Boek 5/Blog: Phil Archer - Standardisation is a community effort

< Boek 5

One of the endless discussions among W3C staff is around what we do, what we should have done in the past, and what we should do in future to support the development and maintenance of vocabularies.

Whatever your technology, data interoperability can only be achieved if different systems use the same terms, or, at least, terms that can be programmatically mapped. The W3C process is good for creating stable vocabularies like SKOS and the RDF Data Cube, but what about vocabularies that are continually evolving? The stellar example of that is schema.org. Should W3C adapt its tooling and processes to match? What’s the right balance between stability and agility, integrity and practical flexibility, centralisation and distribution?

To make progress, I need a hook, that is, an example of a vocabulary that has a significant community of interest but that is in need of maintenance. Step forward DCAT, the Data Catalogue Vocabulary, and, step forward the VRE4EIC project. A Virtual Research Environment (VRE) offers visualisation and manipulation services across multiple datasets from multiple sources. The project has looked at dozens of potential data sources and it’s clear that there is no single dataset description vocabulary that dominates, nor is there likely to be. That’s the Web.
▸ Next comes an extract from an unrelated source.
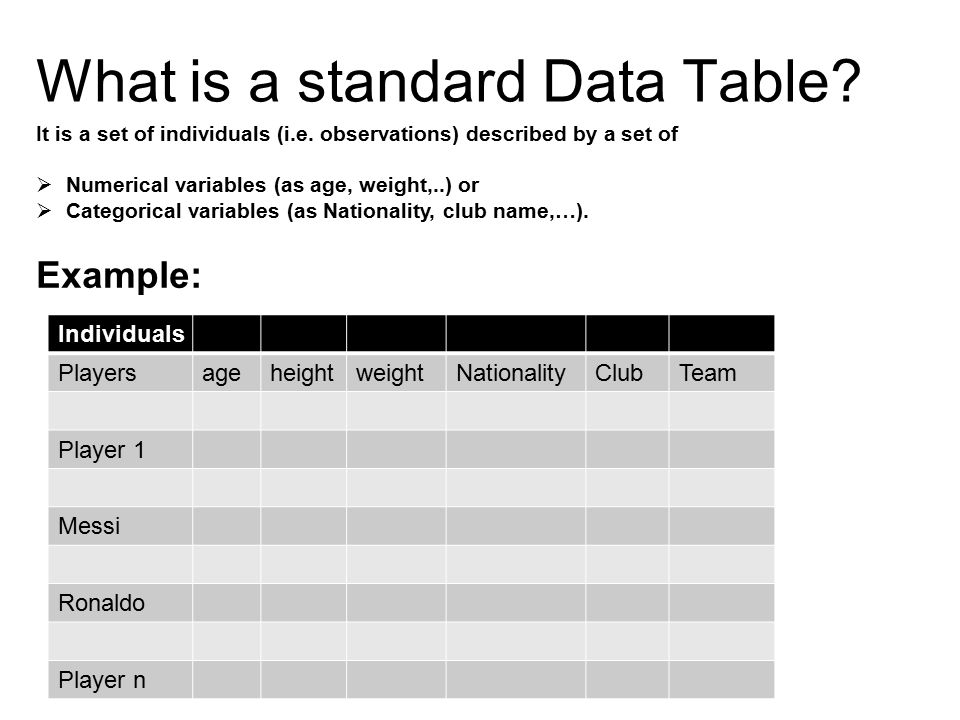 What is a standard Data Table.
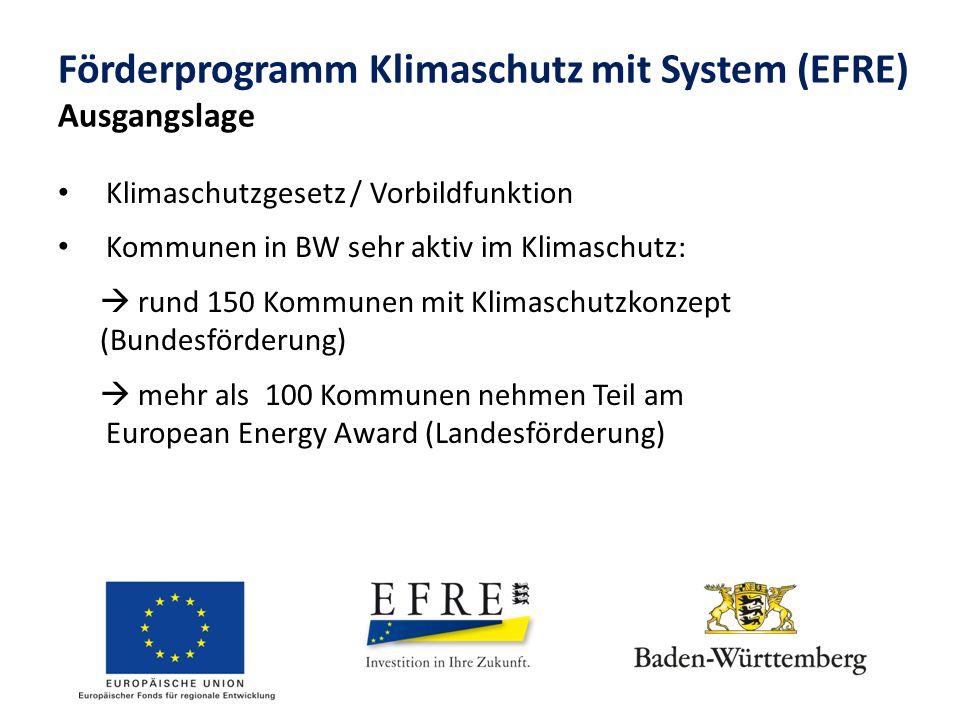 Förderprogramm Klimaschutz mit System (EFRE) Ausgangslage Klimaschutzgesetz / Vorbildfunktion Kommunen in BW sehr aktiv im Klimaschutz:  rund 150 Kom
At the end of November, I made my sixth and final trip of 2016 to the Netherlands. This time to run the Smart Descriptions & Smarter Vocabularies (SDSVoc) workshop that discussed these issues. The final report from that event has been published around the end of January. As well as looking at some of the many dataset description vocabularies in use, and the specific need to update and improve DCAT, we discussed the idea of content negotiation by profile. That is, that you can request data encoded in JSON or RDF or XML etc. but we want clients to be able to request data in, say, RDF using DCAT and for servers to support multiple alternative responses. Datasets with spatiotemporal aspects need specific metadata fields; tooling and search are important too of course. There’s a lot to think about.

Subject to the usual W3C member-driven process, I expect to be beginning a new Working Group around April-May that will pick up on these ideas. DCAT is the poster-child, but the issues are much broader. As ever, standardisation is a community effort - and you’ll be welcome to join in.

Phil Archer
Data Strategist at W3C (www.w3.org)